Well, the way the tribunal was established, their authorities sort of transcended normal authority, although they work in tandem with local governments. In, for instance, Honduras, [it might mean] working for the Supreme Court or the prosecutors' office, because their regime has changed since people disappeared. In Sri Lanka, I may be working with the prosecutor's office, or maybe monitoring. It's always not digging and examining bodies; sometimes you're teaching, sometimes you're monitoring somebody else's investigations in a neutral party, so it varies. You'll never go into a country without that country's permission, though, usually.

When you're dealing with mass graves, the task of identification must become extremely complex.

Well, the sheer numbers. It differs. A mass grave is two or more individuals, so you don't always have hundreds. But regardless, if the grave has a mandate, and you know who might be in it, and it's a local grave, in a local area, it's easier to identify people. If you have a situation like Srebrenica, where approximately 7,000 men and boys disappeared in a small period of time, and end up in unmandated graves -- who knows where they are? It's a horrendous task. In five years of work, I think maybe less than a hundred have been positively identified.
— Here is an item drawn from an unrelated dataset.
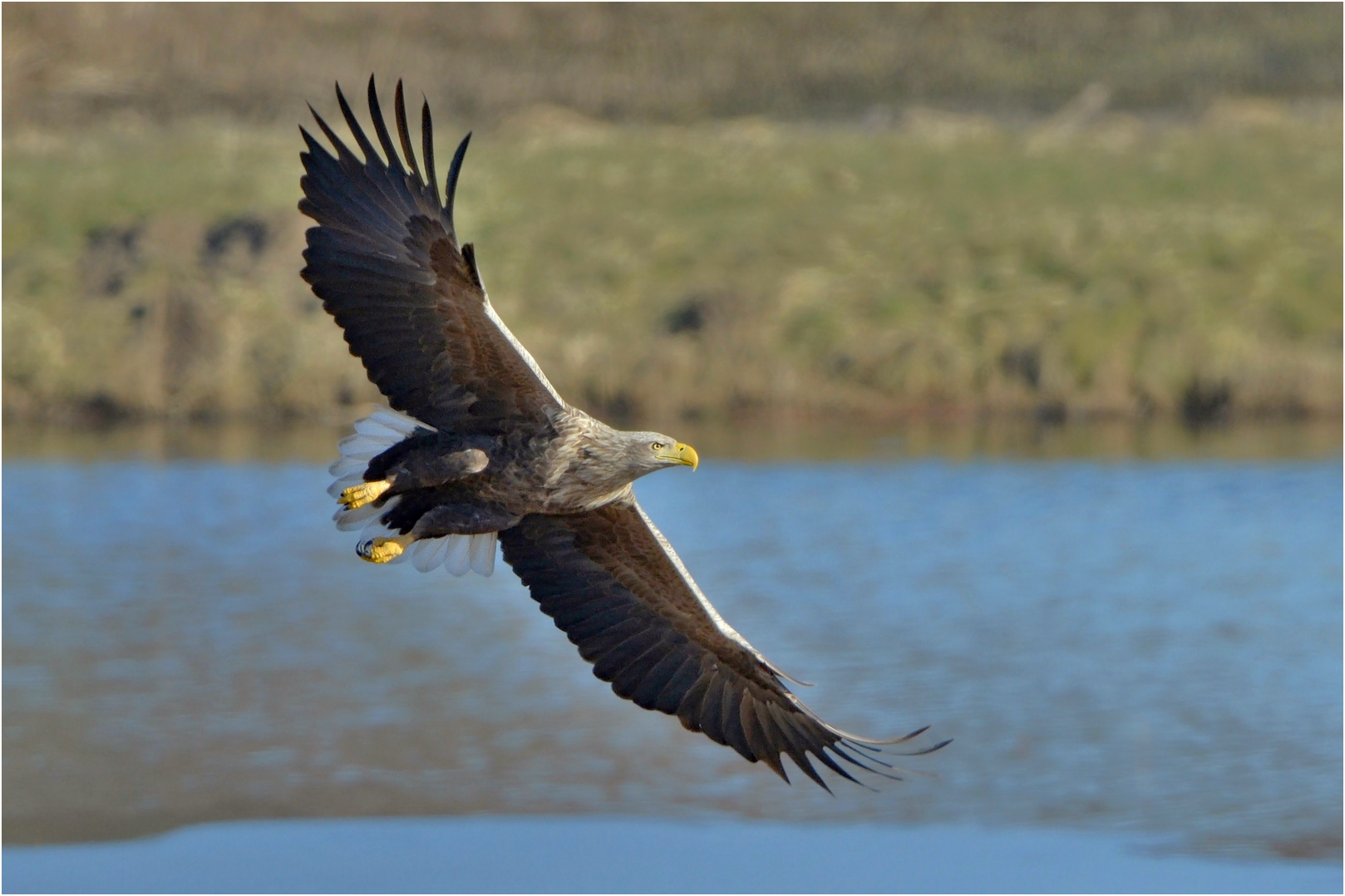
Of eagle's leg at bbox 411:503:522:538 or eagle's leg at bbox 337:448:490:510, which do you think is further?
eagle's leg at bbox 411:503:522:538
It means you have to interview several members of families, give blood samples, DNA samples from the bodies, you have to do the examinations, so it's a tremendous effort.

In the conference you're participating here on "Who Owns the Body," the issue comes up in some settings, for example, in Nigeria, where an individual may have multiple families, multiple wives, then there's a real difficulty in determining who has the right to let you go in.

Well, things are very spelled out for us. They're still working in Nigeria at a cultural level, a local level, although there are laws that spell out how to do things, but it's a family consensus when they decide how to do the funeral and what to do at the funeral. So if there is obvious dissension, the resolution is tremendously difficult. The case you're speaking of is Ken Saro-Wiwa of the Ogoni Nine, which I dearly hope that sooner or later we will be able to return to the families.